I digress. This isn’t post isn’t so much about the possible flaws of the experimental mode, as much as it is understanding how it works, and identifying ways to improve it.

And that finally brings me here…

I started implementing a 3rd motion detection algorithm. I almost hate to call in a new algorithm, because it borrows heavily from the experimental one. The majority of the process above remains the same, and they actually share a lot of the same code. While I tried to avoid (and could have entirely, if I’d tried harder) making any changes to the behavior of the Experimental code, I felt that the changes I did make were beneficial enough to justify.

These changes are two-fold. The first is simply to reject motion that occurs over the entire frame (or over a very, very large portion of it) – if the motion area fills the entire screen, there is likely something wrong (camera has been covered, IR-cut filter, auto-exposure change) – so, I’ve included a “Max. motion area %” parameter. If motion exceeds this, then discard the motion flag on this frame.

In addition to the Max Motion Area, I’ve also modified behavior so that the motion trigger is calculated from the sum of all contour/motion areas in the frame. Previously, this translated to any single motion area that exceeded the minimum percentage would trigger a motion event. This could lead to a non-trigger event if the motion area was segmented (which typically happens as motion contours tend to surround the thing in motion, not enclose it).

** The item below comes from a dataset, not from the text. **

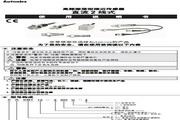 奥托尼克斯 PRWT18-5DO-I型高频振荡型接近传感器 使用说明书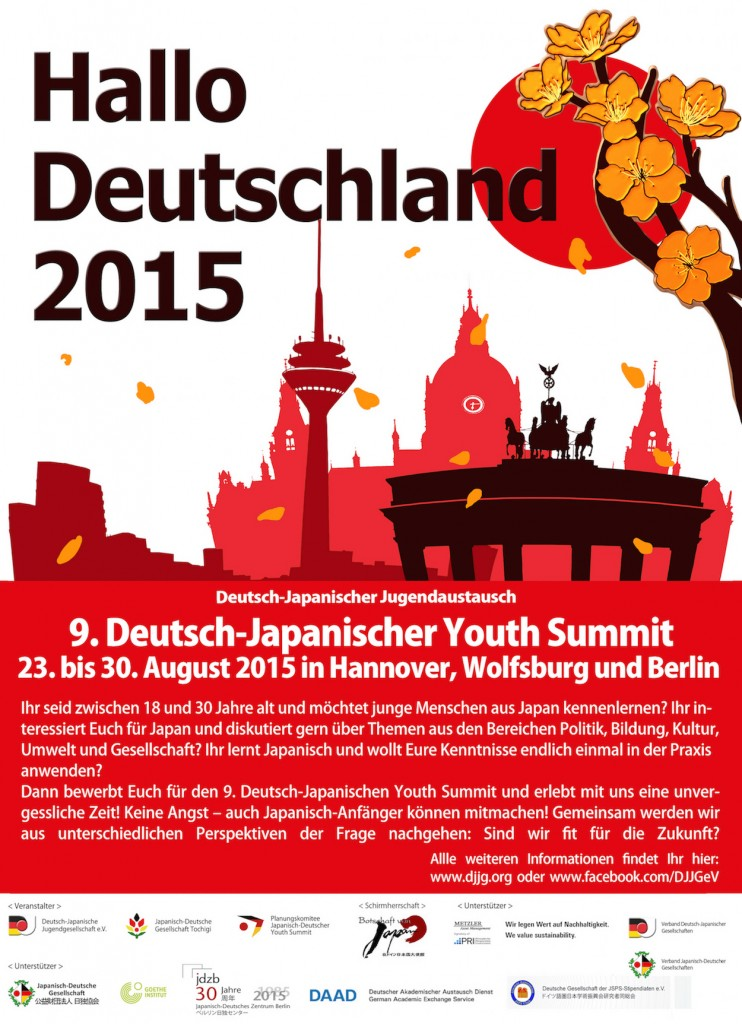 Deutsch-Japanischer Youth Summit 2015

I’m on the fence with this one. Described above, a person walking through frame isn’t identified by them being a single blob in motion, but rather a series of blobs that lead, and more commonly trail, in the direction of motion. So having a single motion area that exceeds 5% (or even 1%) is much less common. However, the sum of those areas could easily exceed 5%, and should cause a trigger. The other side of that proverbial coin is that there is no attempt to localize the area of motion (in part to satisfy Max Motion Area). A flurry of large snow-flakes, as an aggregate, could easily exceed the Min Motion Area, but may not exceed the Max Motion Area, and still trigger a motion event that lasts for hours. I like watching snow fall, but not that much! Obviously, this needs more testing under these circumstances to see if it holds up, but so far the results are encouraging.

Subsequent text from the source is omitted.